AcQMap System Shows Improved 3-D Mapping Over CT During AFib Ablation

Technology demonstrates higher resolution, faster mapping times during treatment of cardiac arrhythmias

Acutus Medical, AcQMap High Resolution Imaging and Mapping System, improvement over sCT

Image courtesy of Acutus Medical

October 6, 2015 — Acutus Medical, a global heart rhythm technology company, presented data that show the AcQMap High Resolution Imaging and Mapping System more rapidly and clearly maps atrial fibrillation (AF) than segmented computed tomography (sCT) mapping, the current standard for most AF ablation procedures.  The initial study findings were presented during an oral presentation at the 10th annual Heart Rhythm Congress held in Birmingham, United Kingdom, Oct. 4-7, 2015.

The abstract titled, “Novel Global Ultrasound Imaging And Continuous Dipole Density Mapping: Initial Findings In AF Patients” was presented by Patrick Heck, M.D., Ph.D, Papworth Hospital, Cambridge, UK. The study evaluated the difference in mapping clarity and detection time between the AcQMap System and sCT in six patients diagnosed with complex arrhythmias. The findings concluded that the AcQMap System reconstructed an image of the atrium at 4.1 times higher resolution than that of sCT. The System also detected the arrhythmia more quickly than sCT (4:07 minutes versus 6:39 minutes, respectively).

“These data underscore the potential advantage the AcQMap System can provide to electrophysiologists (EPs) during AF procedures compared to current standards of mapping technology,” said Heck.  “The image quality of the AcQMap System is unparalleled and allows EPs to see areas of the heart chamber we’ve never been able to visualize before. This is an impressive leap forward, truly opening the possibility to map AF with more precision to identify areas of interest as potential ablation targets.”

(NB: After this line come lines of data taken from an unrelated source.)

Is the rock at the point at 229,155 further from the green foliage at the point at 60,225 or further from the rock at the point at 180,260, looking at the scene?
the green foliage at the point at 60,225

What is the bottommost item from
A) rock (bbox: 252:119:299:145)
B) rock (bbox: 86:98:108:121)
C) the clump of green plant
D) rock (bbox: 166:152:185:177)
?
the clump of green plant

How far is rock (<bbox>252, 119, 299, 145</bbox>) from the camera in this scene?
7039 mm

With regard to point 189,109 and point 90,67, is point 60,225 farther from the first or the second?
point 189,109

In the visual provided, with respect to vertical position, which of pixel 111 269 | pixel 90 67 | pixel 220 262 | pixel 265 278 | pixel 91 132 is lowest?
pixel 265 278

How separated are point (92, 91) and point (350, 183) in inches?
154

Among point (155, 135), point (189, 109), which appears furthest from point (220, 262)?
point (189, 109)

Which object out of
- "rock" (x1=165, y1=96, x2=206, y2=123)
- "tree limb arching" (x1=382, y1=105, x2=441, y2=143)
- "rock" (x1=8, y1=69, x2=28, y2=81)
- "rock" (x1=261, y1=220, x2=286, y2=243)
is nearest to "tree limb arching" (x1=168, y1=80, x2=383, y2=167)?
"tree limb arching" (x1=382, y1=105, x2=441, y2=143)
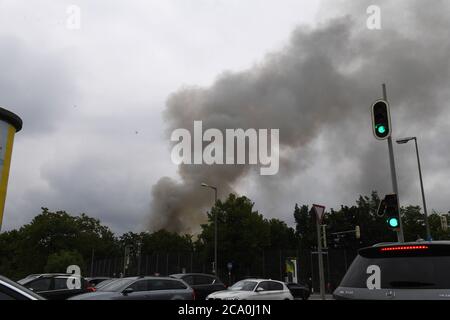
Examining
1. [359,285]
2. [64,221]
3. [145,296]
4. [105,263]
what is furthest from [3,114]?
[64,221]

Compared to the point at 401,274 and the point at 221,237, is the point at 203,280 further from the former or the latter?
the point at 221,237

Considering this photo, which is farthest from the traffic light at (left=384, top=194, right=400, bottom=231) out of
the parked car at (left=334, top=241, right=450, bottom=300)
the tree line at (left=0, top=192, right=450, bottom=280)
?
the tree line at (left=0, top=192, right=450, bottom=280)

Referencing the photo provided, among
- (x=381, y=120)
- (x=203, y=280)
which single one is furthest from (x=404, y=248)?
(x=203, y=280)

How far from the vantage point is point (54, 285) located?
562 inches

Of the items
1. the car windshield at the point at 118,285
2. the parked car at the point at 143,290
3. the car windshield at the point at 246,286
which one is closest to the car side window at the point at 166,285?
the parked car at the point at 143,290

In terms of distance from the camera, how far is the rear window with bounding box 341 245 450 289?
4180 millimetres

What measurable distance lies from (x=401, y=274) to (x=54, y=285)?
498 inches

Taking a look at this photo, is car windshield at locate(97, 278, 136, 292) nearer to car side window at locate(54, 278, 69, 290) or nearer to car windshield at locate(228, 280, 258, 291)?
car side window at locate(54, 278, 69, 290)

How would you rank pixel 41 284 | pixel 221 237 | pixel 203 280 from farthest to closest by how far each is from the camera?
pixel 221 237 < pixel 203 280 < pixel 41 284

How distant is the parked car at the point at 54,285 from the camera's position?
45.6 feet

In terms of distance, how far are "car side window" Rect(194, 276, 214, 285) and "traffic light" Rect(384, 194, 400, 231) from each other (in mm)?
10507

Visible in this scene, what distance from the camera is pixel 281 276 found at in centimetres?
4762
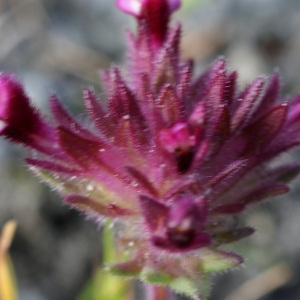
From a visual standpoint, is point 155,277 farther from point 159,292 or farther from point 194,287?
point 159,292

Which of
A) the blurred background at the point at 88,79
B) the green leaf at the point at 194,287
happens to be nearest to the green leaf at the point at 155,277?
the green leaf at the point at 194,287

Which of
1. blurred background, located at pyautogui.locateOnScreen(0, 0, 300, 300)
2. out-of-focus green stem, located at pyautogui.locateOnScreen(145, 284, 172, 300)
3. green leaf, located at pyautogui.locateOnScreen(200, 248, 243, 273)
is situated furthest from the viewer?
blurred background, located at pyautogui.locateOnScreen(0, 0, 300, 300)

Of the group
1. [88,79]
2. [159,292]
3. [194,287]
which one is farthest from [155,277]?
[88,79]

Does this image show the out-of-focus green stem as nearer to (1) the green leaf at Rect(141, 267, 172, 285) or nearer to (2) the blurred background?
(1) the green leaf at Rect(141, 267, 172, 285)

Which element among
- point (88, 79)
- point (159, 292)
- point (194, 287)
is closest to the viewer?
point (194, 287)

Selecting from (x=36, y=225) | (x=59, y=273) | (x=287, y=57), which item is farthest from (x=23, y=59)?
(x=287, y=57)

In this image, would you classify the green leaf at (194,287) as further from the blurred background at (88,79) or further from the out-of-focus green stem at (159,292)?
the blurred background at (88,79)

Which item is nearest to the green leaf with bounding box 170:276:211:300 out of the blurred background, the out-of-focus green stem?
the out-of-focus green stem

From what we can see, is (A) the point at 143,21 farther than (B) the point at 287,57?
No

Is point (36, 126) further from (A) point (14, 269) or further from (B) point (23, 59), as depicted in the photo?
(B) point (23, 59)
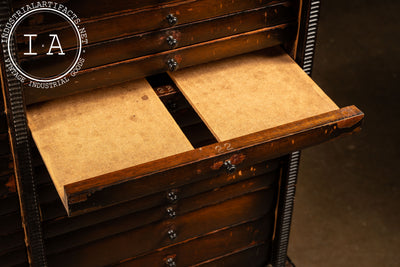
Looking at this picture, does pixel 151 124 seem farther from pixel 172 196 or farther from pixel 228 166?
pixel 172 196

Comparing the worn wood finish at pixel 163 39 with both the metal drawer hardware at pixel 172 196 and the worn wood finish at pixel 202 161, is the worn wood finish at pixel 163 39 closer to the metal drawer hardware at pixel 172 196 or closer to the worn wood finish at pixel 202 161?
the worn wood finish at pixel 202 161

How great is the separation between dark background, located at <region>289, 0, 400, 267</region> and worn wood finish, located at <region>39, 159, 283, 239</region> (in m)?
1.14

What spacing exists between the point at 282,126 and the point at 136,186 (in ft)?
1.85

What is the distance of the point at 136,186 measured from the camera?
2.32 metres

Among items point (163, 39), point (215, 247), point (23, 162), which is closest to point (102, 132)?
point (23, 162)

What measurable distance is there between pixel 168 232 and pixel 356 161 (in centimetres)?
199

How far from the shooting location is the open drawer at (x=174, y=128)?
2342 millimetres

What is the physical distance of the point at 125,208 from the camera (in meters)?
3.01

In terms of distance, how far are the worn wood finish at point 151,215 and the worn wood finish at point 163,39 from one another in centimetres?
78

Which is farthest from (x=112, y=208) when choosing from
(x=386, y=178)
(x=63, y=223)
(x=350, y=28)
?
(x=350, y=28)

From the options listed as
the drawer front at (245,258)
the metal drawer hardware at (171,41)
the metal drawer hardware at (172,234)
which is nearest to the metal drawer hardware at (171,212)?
the metal drawer hardware at (172,234)

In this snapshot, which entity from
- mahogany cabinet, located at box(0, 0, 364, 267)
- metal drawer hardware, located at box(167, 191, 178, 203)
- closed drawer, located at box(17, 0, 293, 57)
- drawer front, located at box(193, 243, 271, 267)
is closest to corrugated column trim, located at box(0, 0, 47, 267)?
mahogany cabinet, located at box(0, 0, 364, 267)

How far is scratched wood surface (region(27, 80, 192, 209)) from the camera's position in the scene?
8.06 ft

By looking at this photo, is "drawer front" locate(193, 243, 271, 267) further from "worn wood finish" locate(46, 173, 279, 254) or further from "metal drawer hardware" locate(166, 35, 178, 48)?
"metal drawer hardware" locate(166, 35, 178, 48)
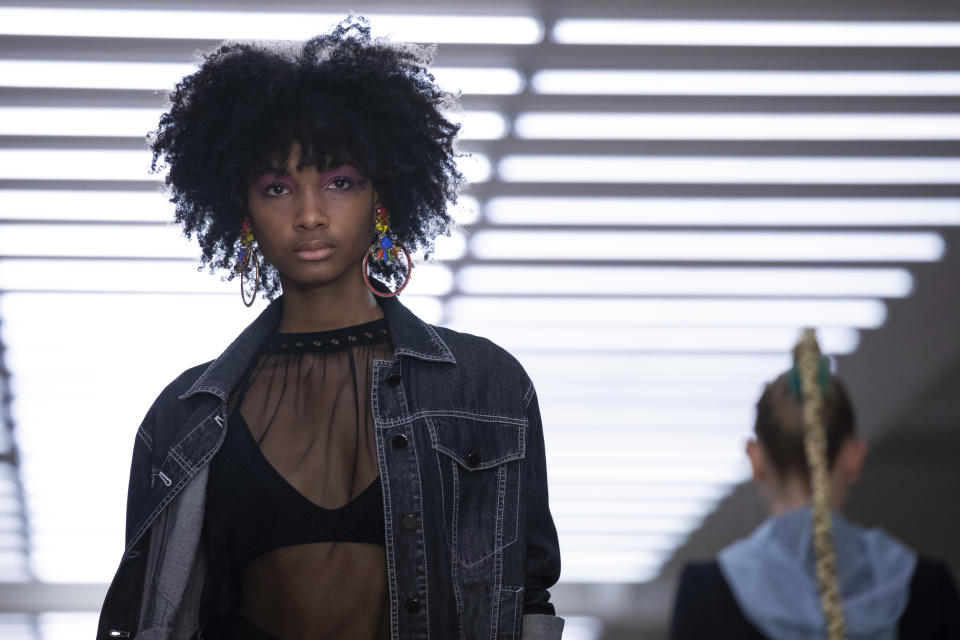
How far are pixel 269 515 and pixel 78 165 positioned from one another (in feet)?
18.5

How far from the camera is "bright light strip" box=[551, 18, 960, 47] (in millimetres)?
7027

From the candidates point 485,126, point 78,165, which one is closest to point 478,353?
point 485,126

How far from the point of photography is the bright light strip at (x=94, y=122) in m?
7.53

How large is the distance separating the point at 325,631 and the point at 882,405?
8.08m

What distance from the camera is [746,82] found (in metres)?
7.38

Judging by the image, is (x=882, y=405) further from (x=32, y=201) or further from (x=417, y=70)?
(x=417, y=70)

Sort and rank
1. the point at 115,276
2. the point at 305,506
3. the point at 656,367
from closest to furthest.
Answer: the point at 305,506
the point at 115,276
the point at 656,367

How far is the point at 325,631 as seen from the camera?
2.64 meters

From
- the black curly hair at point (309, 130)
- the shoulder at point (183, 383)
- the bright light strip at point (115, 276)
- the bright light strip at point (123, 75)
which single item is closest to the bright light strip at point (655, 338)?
the bright light strip at point (115, 276)

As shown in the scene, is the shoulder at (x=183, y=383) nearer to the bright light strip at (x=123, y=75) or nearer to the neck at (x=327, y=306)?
the neck at (x=327, y=306)

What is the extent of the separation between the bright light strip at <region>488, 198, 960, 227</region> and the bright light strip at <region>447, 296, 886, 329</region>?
2.54 ft

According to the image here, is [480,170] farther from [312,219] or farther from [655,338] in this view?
[312,219]

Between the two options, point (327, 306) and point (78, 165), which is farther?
point (78, 165)

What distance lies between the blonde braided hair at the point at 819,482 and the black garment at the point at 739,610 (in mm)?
Answer: 105
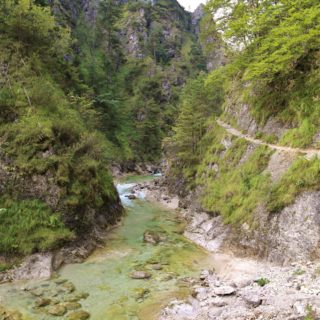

The AcQMap System can generate real-time ultrasound images of the heart chamber with quality equivalent to a CT or magnetic resonance image (MRI) in a matter of minutes. The system is the first and only to detect and display both the standard voltage-based maps as well as the higher resolution source charge (dipole density) maps through a proprietary algorithm. The result of combining highly accurate imaging with higher resolution mapping capabilities enables EPs to identify and locate the responsible charge for the arrhythmia, precisely target treatment areas and minimize unnecessary heart ablations.